Editor’s Note: J.T. Treadwell is the Managing Director at Symphony Technology Group, a private equity firm where he focuses on analytics and healthcare technology. He has led a variety of Symphony investments, including health care IT companies Evidera, Symphony Performance Health, and Symphony Health Solutions.
The Affordable Care Act is the most far-reaching healthcare legislation in the U.S. since Medicare was introduced fifty years ago. In contrast to previous attempts to adjust our national healthcare system, focusing on tweaks and nudges, the ACA reframes healthcare priorities to focus on value and outcomes, rather than volume and cost of treatments. It’s a nuance worth unpacking, with staggering potential technological ramifications.
ACA puts the emphasis on results relative to money spent to determine the value of healthcare, or in other words, quality of care over quantity of care. Accounting for successful outcomes in place of numbers of procedures administered makes for more efficient medicine. Needless to say, the scope and density of the ACA’s implications for medical practitioners and patients are likely to be profound, although difficult to forecast. It raises very interesting questions: What is quality? What is a good outcome? How do you measure and quantify either? And how can we implement measurement with enough consistency and breadth to cover the care of 350 million people? These are major challenges that we need to address. It is clear that our new era of healthcare requires embracing technological innovation and analytics in order to execute a true strategic transformation embrace both the goals of the new paradigm and the methods required to achieve and document success within it.
This revolution cannot happen without data sharing. And data sharing cannot happen without aligned incentives. But those aligned incentives are coming. With capitation, for example –unlike healthcare’s historical fee-for-service payment system, the caps fundamentally incentivize effective treatments and rewards successful outcomes by allowing market participants to capture the value of improvement. And when payers, providers, and manufacturers share risk under capitation, the incentives for collaboration increase dramatically. But effecting change requires coordinated action, of which the linchpin is sharing information accurately, quickly, and enabling action. That is an information technology problem. This new frontier of digital health requires capturing the value of big data to ensure that patients receive the most effective course of medical treatment from their healthcare providers, and ensuring – and sometimes encoding – aligned incentives.

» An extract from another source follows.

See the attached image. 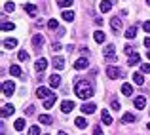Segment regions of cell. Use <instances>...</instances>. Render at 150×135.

The messiest, and most promising area where we see this taking shape in in the case of accountable care organizations (ACO) – where we see the union of risk-based payment with accountability for the provision of care and the results of patients’ health. These systems range the spectrum in sophistication, and are still forming in a noisy market, but they are all realizing the critical role that seamlessly sharing information will be to effective results. With calibration and sharing, providers can intervene early to prevent cost escalation, avoid costly remittances, avoid unnecessary tests and procedures, gains efficiencies in digital record-keeping, raises compliance of cost lowering and outcome improving therapies, as well as improve overall patient experiences.
This is a complex transition. Naturally the majority of healthcare players are still making their way through the analysis and paralysis phase of market evolution while they figure out their needs in a noisy market with lots of structural change. The data input and coordination problem of HIT is so challenging that it cannot be assumed that health tech will play out like a lot of other tech markets in which any one, one-size fits all technology platform or network is going to dominate the space. Organizations will need help, and solution shapes will differ wildly. The challenge of how to solve a fragmented healthcare system is a vast landscape of opportunity for technological solutions and digital innovation, and for technology and solution companies willing to listen and understand their customer challenges.
Market and regulatory forces will continue to reshape healthcare, and the technology and services that support it need to shift with it. Healthcare doesn’t need more people working harder, it needs its providers working smarter. Smart HIT innovations that leverage data integration, sharing, and analytics, in partnership with thoughtful health systems ready to embrace the market change rolling through our system, will help lead the way for the for a much more value conscious, and more effective, healthcare system. I, for one, am excited to see it roll out.